Hawaiian Breakfast

Spam Sushi

Some mornings, only the pink canned meat will do.

By Robb Walsh September 3, 2013

Had a hankering for the miracle meat, so I stopped by Aloha Grill to pick up breakfast. A big, honking, sweet, salty, filling Spam musubi—there is nothing quite like it. The sushi roll is made of seasoned sticky rice and a crispy fried Spam slice, held together with nori.

Spam is a favorite food of Hawaiians. I once travelled around the islands trying to figure out why and recorded a commentary about it for NPR. My conclusion was that Spam was ubiquitous because of the huge military presence during and after World War II—and it caught on because it tastes really good with poi. The only place where more Spam is consumed per capita that Hawaii is Guam.

Aloha Grill
11805 Westheimer
(H-E-B center at Kirkwood)
832-379-8883

Spam musubi used to be the Hawaiian equivalent of a breakfast taco—only now most of the convenience stores that sell Spam musubi also carry breakfast burritos.

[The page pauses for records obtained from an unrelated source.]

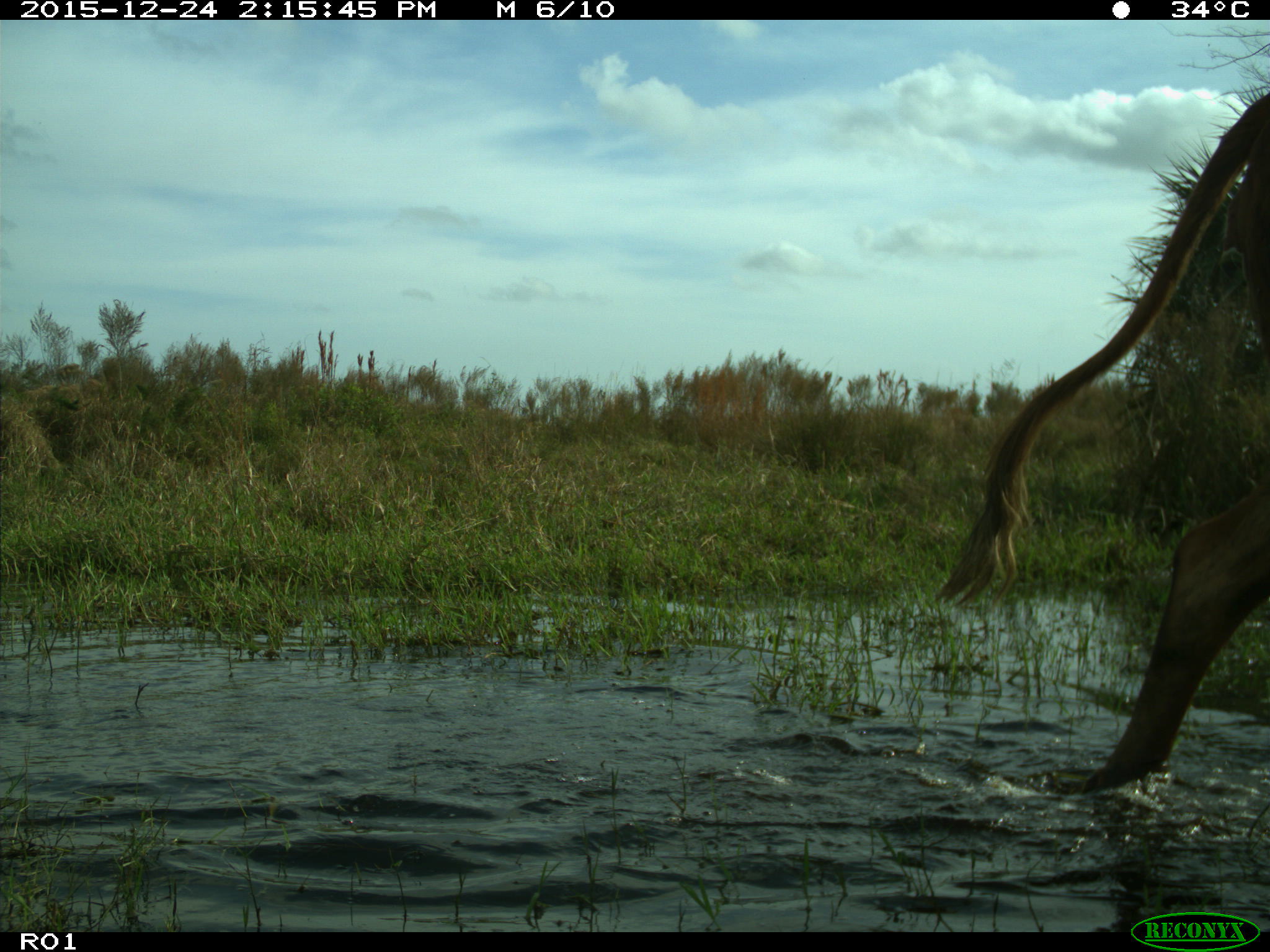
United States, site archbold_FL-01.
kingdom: Animalia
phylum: Chordata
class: Mammalia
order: Artiodactyla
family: Bovidae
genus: Bos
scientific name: Bos taurus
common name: domestic cow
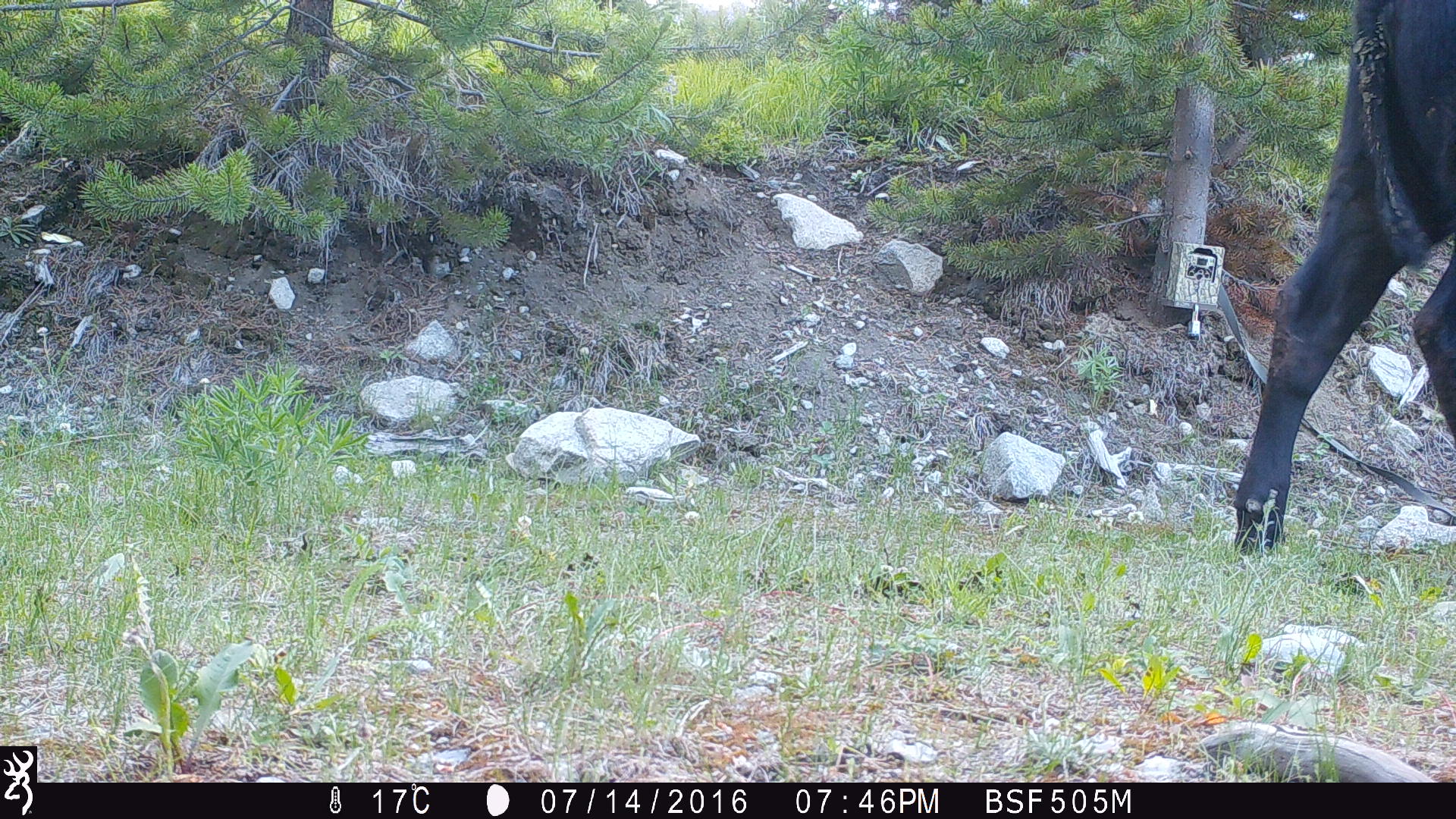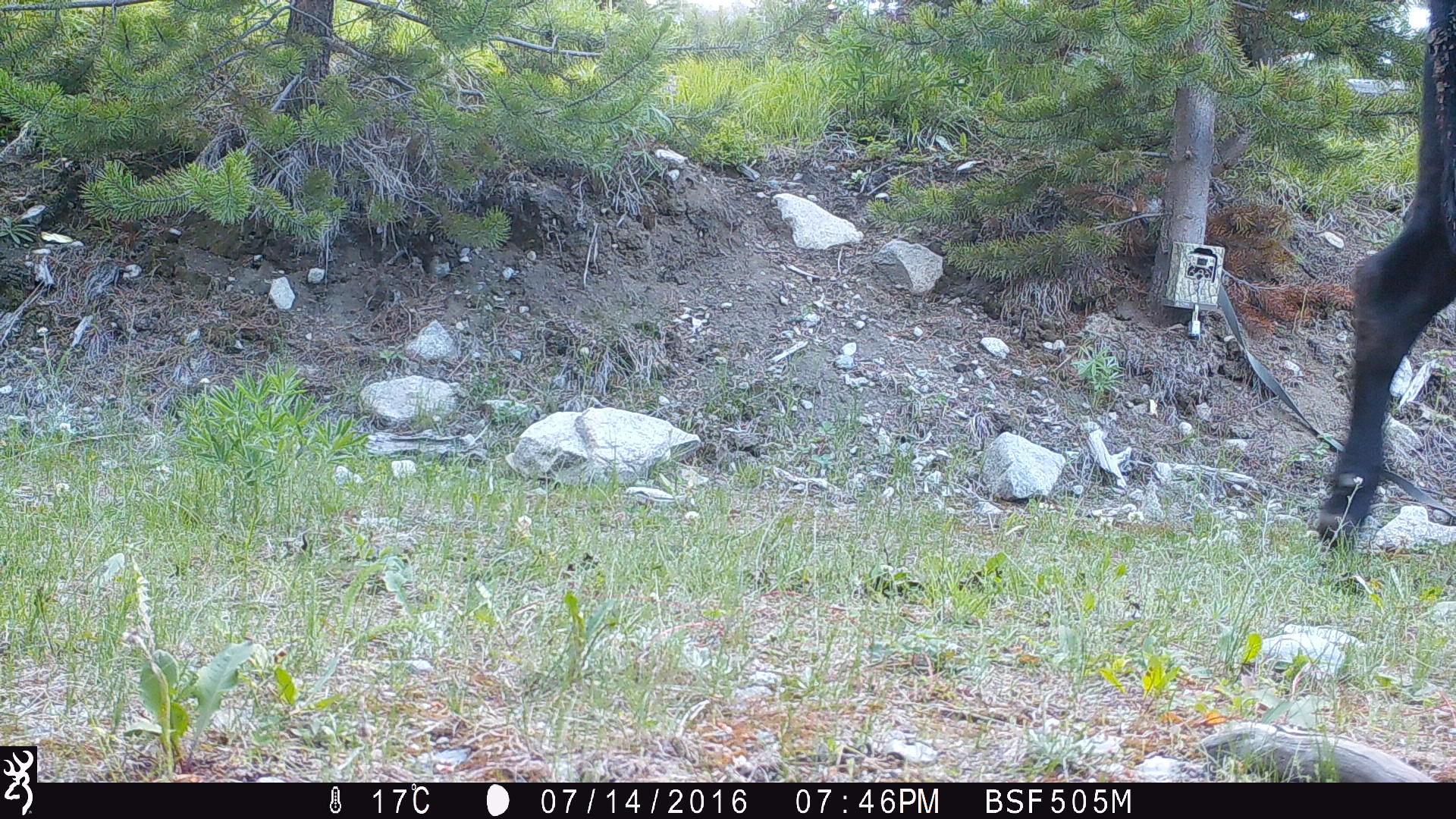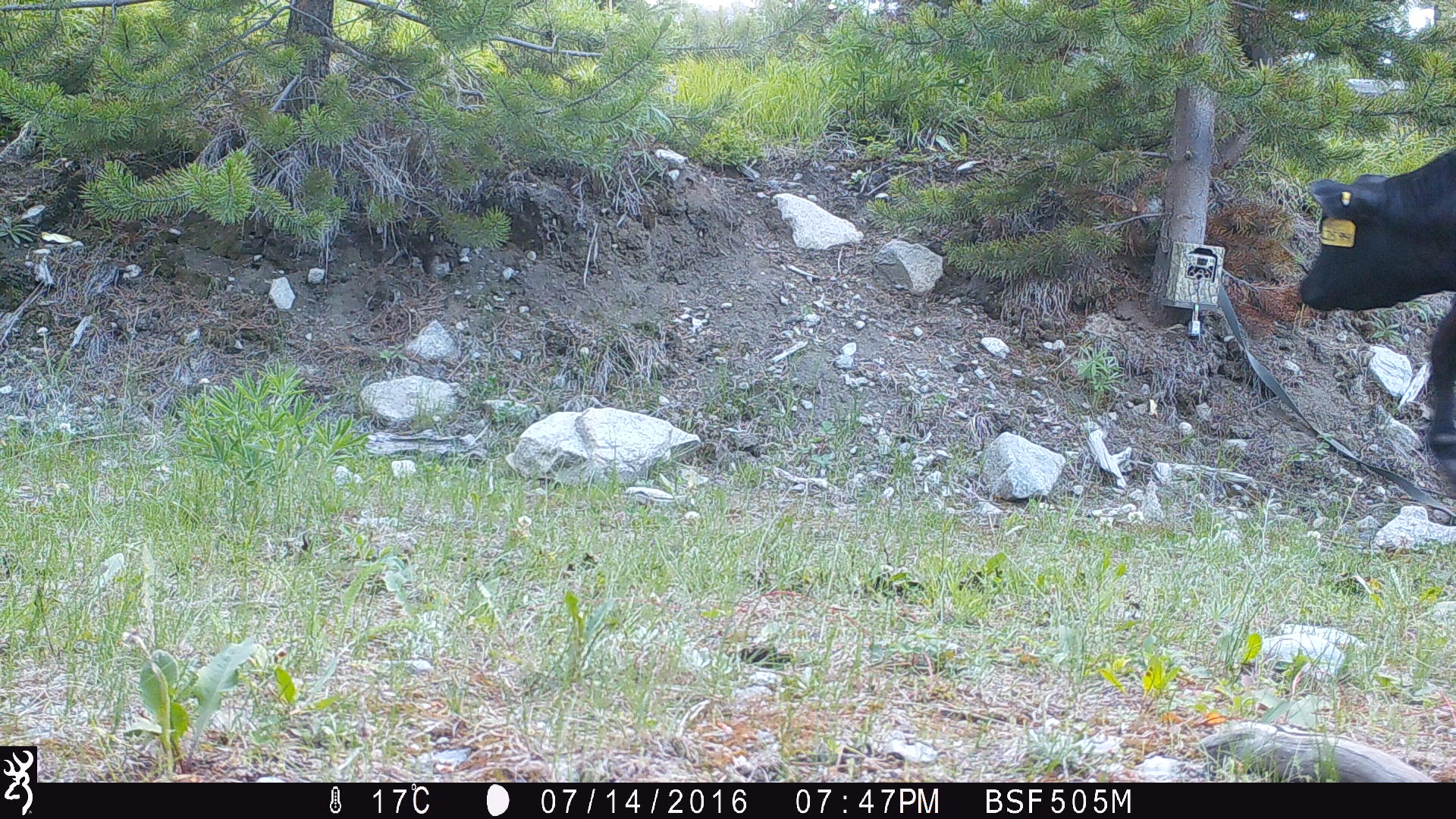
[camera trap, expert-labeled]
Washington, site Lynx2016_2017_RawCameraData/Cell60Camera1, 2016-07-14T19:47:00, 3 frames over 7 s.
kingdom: Animalia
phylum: Chordata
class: Mammalia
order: Artiodactyla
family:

Aloha Grill is the only place I know of in Houston that sells Spam musubi. If you know of another place, let us know.

I suspect the real problem with making this at home would be convincing your housemates to eat it with you.I have never tried to make Spam musubi at home, but cooking videos on YouTube suggest that it's doable. Special equipment, like a plastic musubi form, is recommended, but you can also use the empty can to shape the rolls.